═══ Records for this task ═══
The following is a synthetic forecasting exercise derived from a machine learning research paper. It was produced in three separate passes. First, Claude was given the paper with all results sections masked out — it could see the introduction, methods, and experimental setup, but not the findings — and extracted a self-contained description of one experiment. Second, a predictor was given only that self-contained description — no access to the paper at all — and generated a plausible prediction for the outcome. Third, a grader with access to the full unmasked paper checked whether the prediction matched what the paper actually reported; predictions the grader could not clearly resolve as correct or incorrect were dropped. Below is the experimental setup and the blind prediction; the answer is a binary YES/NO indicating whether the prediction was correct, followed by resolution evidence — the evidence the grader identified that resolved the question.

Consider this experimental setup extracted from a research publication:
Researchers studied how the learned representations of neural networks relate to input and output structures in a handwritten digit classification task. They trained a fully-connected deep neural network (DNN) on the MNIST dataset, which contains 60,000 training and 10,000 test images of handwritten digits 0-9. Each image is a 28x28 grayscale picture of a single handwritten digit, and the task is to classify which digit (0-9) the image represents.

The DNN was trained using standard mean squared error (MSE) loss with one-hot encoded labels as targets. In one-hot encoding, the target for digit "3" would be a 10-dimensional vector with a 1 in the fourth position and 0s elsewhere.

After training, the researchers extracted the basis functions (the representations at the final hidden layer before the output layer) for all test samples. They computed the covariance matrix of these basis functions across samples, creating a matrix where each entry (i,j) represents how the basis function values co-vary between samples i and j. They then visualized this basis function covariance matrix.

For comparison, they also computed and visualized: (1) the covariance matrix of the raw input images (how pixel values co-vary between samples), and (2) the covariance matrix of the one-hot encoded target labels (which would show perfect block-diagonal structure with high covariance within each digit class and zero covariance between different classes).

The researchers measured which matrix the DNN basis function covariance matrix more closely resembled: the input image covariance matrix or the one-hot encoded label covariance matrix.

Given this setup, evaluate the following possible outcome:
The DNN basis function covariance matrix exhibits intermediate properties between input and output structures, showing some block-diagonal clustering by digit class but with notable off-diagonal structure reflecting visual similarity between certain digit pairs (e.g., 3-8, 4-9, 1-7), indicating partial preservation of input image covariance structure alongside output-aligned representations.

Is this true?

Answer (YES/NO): NO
═══
• Work required:
Only the lines from the first line of the records through the one containing "Consider this experimental" should be reproduced, exactly, with both of them included.

• Output:
The following is a synthetic forecasting exercise derived from a machine learning research paper. It was produced in three separate passes. First, Claude was given the paper with all results sections masked out — it could see the introduction, methods, and experimental setup, but not the findings — and extracted a self-contained description of one experiment. Second, a predictor was given only that self-contained description — no access to the paper at all — and generated a plausible prediction for the outcome. Third, a grader with access to the full unmasked paper checked whether the prediction matched what the paper actually reported; predictions the grader could not clearly resolve as correct or incorrect were dropped. Below is the experimental setup and the blind prediction; the answer is a binary YES/NO indicating whether the prediction was correct, followed by resolution evidence — the evidence the grader identified that resolved the question.

Consider this experimental setup extracted from a research publication:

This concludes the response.